M. Félix Davey, jeune homme élégant, vêtu selon la mode la plus raffinée, mais qui portait à la main une canne d’entraînement dont le poids indiquait chez son possesseur un biceps peu ordinaire, M. Félix Davey s’en alla tranquillement et s’assit sur le banc de l’allée transversale qui coupe l’avenue du Bois, en face de la rue Pergolèse. Près de lui, une femme, en tenue de petite bourgeoise, lisait son journal, tandis qu’un enfant jouait à creuser avec sa pelle un tas de sable.
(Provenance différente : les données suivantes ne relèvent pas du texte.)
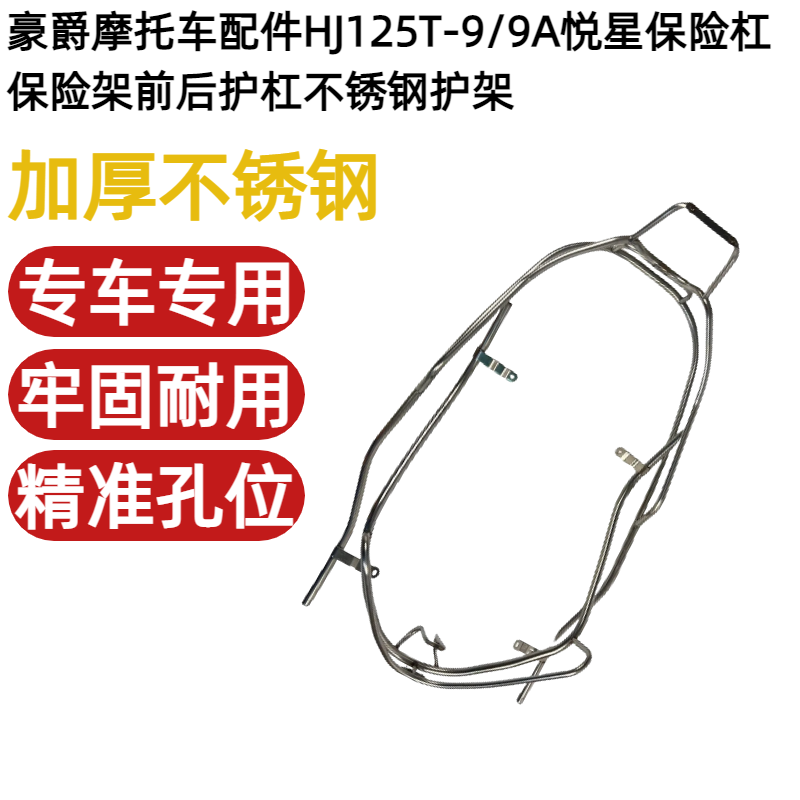 HJ125T-9C适用豪爵摩托车配件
Au bout d’un instant Félix Davey dit à la femme, sans tourner la tête :

– Ganimard ?

– Parti depuis ce matin neuf heures.

– Où ?

– À la Préfecture de police.

– Seul ?

– Seul.

– Pas de dépêche cette nuit ?

– Aucune.

– On a toujours confiance en vous dans la maison ?

– Toujours. Je rends de petits services à Mme Ganimard, et elle me raconte tout ce que fait son mari… nous avons passé la matinée ensemble.

– C’est bien. Jusqu’à nouvel ordre, continuez à venir ici, chaque jour, à onze heures.

Il se leva et se rendit, près de la porte Dauphine, au Pavillon chinois où il prit un repas frugal, deux œufs, des légumes et des fruits. Puis il retourna rue Crevaux et dit à la concierge :

– Je jette un coup d’œil là-haut, et je vous rends les clefs.

Il termina son inspection par la pièce qui lui servait de cabinet de travail. Là, il saisit l’extrémité d’un tuyau de gaz dont le coude était articulé et qui pendait le long de la cheminée enleva le bouchon de cuivre qui le fermait, adapta un petit appareil en forme de cornet, et souffla.

Un léger coup de sifflet lui répondit. Portant le tuyau à sa bouche, il murmura :

– Personne, Dubreuil ?

– Personne.

– Je peux monter ?

– Oui.

Il remit le tuyau à sa place, tout en se disant :

« Jusqu’où va le progrès ? Notre siècle fourmille de petites inventions qui rendent vraiment la vie charmante et pittoresque. Et si amusante ! … Surtout quand on sait jouer à la vie comme moi. »

Il fit pivoter une des moulures de marbre de la cheminée. La plaque de marbre elle-même bougea, et la glace qui la surmontait glissa sur d’invisibles rainures, démasquant une ouverture béante où reposaient les premières marches d’un escalier construit dans le corps même de la cheminée ; tout cela bien propre, en fonte soigneusement astiquée et en carreaux de porcelaine blanche.

Il monta. Au cinquième étage, même orifice au-dessus de la cheminée. M. Dubreuil attendait.

– C’est fini, chez vous ?

– C’est fini.

– Tout est débarrassé ?

– Entièrement.

– Le personnel ?

– Il n’y a plus que les trois hommes de garde.